Reported:	2015-11-30 03:56 UTC by Gudge
Modified:	2021-09-06 14:59 UTC (History)
CC List:	12 users (show)
Fixed In Version:	kernel-3.10.0-366.el7
Doc Type:	Bug Fix
Doc Text:
Clone Of:
Clones:	1290912 (view as bug list)
Environment:
Last Closed:	2016-11-03 14:25:32 UTC
Target Upstream Version:
Embargoed:

Attachments	(Terms of Use)
Patch on Kernel 3.10.0-327.4.5 (6.50 KB, patch) 2016-02-16 16:37 UTC, Gudge	shankhabanerjee: review? (thornber)	Details \| Diff
View All

Links
System	ID	Private	Priority	Status	Summary	Last Updated
Red Hat Product Errata	RHSA-2016:2574	0	normal	SHIPPED_LIVE	Important: kernel security, bug fix, and enhancement update	2016-11-03 12:06:10 UTC

Description Gudge 2015-11-30 03:56:03 UTC

Description of problem:
Tool thin_dump failing to show 'mappings'

Version-Release number of selected component (if applicable):
Red Hat Enterprise Linux 7.2

How reproducible:
Everytime.

Steps to Reproduce: (Reproducible on a Virtual Machine)
1. Create a new Volume Group and a thin pool and thin volume within the thin pool.

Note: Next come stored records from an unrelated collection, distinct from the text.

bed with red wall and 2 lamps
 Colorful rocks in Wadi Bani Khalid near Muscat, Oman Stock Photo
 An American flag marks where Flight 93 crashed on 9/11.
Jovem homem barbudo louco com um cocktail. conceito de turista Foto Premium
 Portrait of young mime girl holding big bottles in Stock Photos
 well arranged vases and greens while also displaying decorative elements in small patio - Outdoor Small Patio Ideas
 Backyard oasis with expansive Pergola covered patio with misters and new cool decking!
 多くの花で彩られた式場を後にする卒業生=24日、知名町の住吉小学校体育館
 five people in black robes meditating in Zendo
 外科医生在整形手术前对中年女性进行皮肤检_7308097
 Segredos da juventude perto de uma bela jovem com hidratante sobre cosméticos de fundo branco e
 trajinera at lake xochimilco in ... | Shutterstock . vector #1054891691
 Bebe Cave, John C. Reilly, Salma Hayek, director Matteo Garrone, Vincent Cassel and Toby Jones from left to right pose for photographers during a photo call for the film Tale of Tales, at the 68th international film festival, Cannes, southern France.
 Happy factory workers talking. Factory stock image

   pvcreate /dev/sdc       # Size of the physical disk is 75GB
   vgcreate VG /dev/sdc
   lvcreate -y --extents 100%free --thin VG/POOL
   lvcreate -y --name LV1 --virtualsize 30GB --thinpool VG/POOL 

2. Create xfs file system on the logical volume and mount it.
    mkfs.xfs -L STP /dev/mapper/VG-LV1
    mkdir -p /LV1
    mount -L STP /LV1

3. Two Shell Scripts:

a. Script for writing data to the logical volume: dd.sh
 
#! /bin/bash

i="0"
while true; do
    i=$[$i+1]
    if [ $i -eq 5 ]; then
        exit 0
    fi
    t='t'_$i.txt
    dd if=/dev/zero of=$t bs=2GB count=2 seek=1
    sync
done

b. Script for dumping thin dump data to a file  thin_dump.sh
#! /bin/bash

thin_dump_data='/lvm_scripts/thin_dump_data'

POOL='/dev/mapper/VG-POOL'
POOL_TMETA=$POOL'_tmeta'
POOL_TPOOL=$POOL'-tpool'
i="0"
while true; do
    i=$[$i+1]

    if [ $i -eq 100 ]; then
        exit 0
    fi

    t='thinDump'_$i.xml

    echo "Iteration : " $i
    t='thinDump'_$i.xml

    dmsetup message $POOL_TPOOL 0 reserve_metadata_snap
    echo "Reserve message snapshot message status : " $?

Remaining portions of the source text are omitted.